__EXERCISE GOAL__: Every line below between the one holding "category: agouti paca" and the one holding "scientific name: Papio", inclusive, should be copied exactly, and no other line.

__Stored items__:
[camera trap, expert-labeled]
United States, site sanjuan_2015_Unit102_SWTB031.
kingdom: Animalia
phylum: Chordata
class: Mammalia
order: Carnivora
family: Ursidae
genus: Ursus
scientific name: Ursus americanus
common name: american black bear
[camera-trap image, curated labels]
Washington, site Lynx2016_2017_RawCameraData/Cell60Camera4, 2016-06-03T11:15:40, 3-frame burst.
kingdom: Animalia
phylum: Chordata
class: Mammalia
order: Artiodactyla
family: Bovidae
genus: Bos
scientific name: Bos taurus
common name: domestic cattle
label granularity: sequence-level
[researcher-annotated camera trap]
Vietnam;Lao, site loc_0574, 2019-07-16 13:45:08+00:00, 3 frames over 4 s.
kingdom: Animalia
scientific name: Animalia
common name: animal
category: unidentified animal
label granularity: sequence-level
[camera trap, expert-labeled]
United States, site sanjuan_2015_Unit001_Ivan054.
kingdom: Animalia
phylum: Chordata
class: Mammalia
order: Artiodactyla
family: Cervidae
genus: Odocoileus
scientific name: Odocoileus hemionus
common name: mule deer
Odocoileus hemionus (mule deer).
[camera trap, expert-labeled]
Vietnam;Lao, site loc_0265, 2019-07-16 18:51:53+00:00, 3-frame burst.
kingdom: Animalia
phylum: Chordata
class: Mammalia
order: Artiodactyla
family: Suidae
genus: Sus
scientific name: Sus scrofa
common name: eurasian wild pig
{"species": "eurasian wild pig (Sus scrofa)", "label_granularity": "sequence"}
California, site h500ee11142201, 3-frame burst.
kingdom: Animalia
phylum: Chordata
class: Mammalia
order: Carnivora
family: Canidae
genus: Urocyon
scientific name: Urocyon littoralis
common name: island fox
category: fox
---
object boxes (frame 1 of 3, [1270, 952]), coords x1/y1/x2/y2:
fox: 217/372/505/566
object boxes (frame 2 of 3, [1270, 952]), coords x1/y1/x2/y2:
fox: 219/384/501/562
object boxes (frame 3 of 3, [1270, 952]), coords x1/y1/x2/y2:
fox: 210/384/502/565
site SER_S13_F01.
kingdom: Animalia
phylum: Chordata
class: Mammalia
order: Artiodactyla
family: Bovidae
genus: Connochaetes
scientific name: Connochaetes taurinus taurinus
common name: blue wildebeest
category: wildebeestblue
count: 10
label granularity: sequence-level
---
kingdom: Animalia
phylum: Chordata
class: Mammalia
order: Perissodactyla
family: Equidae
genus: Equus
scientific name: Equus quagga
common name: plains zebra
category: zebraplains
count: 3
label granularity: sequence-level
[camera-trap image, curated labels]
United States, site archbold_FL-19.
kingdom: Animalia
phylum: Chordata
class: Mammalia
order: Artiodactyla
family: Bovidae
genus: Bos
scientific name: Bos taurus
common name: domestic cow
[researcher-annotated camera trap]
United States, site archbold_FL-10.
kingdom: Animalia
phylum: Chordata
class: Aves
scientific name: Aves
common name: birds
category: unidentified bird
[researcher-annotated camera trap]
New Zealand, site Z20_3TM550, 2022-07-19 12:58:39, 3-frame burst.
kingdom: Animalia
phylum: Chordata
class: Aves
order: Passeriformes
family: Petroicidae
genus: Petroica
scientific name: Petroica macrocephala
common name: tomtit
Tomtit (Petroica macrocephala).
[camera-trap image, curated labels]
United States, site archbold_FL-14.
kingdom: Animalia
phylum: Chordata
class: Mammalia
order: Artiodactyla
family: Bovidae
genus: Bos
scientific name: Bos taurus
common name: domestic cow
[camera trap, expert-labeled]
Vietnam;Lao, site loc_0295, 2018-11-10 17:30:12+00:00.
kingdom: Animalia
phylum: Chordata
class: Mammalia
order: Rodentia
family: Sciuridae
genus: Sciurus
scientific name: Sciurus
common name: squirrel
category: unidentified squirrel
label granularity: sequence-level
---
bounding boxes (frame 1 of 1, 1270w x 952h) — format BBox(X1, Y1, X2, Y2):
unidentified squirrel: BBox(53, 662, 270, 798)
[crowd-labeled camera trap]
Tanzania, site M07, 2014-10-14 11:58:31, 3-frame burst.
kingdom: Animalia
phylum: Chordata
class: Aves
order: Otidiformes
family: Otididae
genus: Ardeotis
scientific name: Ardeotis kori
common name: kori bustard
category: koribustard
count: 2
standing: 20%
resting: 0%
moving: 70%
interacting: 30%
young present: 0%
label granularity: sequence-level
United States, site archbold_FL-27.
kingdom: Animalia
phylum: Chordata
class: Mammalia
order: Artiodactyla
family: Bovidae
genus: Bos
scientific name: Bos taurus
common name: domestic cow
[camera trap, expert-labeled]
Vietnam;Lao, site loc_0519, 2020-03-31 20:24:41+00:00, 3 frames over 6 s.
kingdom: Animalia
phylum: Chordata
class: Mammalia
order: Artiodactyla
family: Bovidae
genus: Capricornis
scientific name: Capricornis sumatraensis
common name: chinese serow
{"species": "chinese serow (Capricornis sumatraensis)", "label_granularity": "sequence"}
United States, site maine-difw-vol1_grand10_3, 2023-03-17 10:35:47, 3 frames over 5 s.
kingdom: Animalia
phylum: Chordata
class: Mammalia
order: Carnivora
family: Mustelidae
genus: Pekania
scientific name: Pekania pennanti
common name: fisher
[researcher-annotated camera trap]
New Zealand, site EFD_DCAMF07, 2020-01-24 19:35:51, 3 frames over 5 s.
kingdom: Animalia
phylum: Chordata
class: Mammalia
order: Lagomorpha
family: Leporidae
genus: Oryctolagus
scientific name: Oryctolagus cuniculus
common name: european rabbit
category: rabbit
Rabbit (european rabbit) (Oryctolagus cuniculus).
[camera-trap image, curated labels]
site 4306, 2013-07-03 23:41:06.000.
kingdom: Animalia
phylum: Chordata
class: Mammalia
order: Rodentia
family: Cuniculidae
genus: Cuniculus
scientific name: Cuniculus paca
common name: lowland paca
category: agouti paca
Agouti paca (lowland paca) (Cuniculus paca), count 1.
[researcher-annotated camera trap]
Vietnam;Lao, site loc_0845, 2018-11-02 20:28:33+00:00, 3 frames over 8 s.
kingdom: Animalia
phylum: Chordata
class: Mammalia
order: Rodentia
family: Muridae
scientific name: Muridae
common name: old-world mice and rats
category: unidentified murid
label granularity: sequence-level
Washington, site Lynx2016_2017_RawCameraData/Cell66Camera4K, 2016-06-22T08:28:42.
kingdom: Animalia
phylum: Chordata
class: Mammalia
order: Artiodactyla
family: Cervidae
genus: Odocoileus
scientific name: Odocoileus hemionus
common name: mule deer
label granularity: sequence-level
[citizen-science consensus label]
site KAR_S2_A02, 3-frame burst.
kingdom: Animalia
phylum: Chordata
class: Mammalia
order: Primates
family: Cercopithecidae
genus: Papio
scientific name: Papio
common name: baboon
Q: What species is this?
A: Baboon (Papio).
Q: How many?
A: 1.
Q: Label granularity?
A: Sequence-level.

__SOLUTION TO THIS EXERCISE__:
category: agouti paca
Agouti paca (lowland paca) (Cuniculus paca), count 1.
[researcher-annotated camera trap]
Vietnam;Lao, site loc_0845, 2018-11-02 20:28:33+00:00, 3 frames over 8 s.
kingdom: Animalia
phylum: Chordata
class: Mammalia
order: Rodentia
family: Muridae
scientific name: Muridae
common name: old-world mice and rats
category: unidentified murid
label granularity: sequence-level
Washington, site Lynx2016_2017_RawCameraData/Cell66Camera4K, 2016-06-22T08:28:42.
kingdom: Animalia
phylum: Chordata
class: Mammalia
order: Artiodactyla
family: Cervidae
genus: Odocoileus
scientific name: Odocoileus hemionus
common name: mule deer
label granularity: sequence-level
[citizen-science consensus label]
site KAR_S2_A02, 3-frame burst.
kingdom: Animalia
phylum: Chordata
class: Mammalia
order: Primates
family: Cercopithecidae
genus: Papio
scientific name: Papio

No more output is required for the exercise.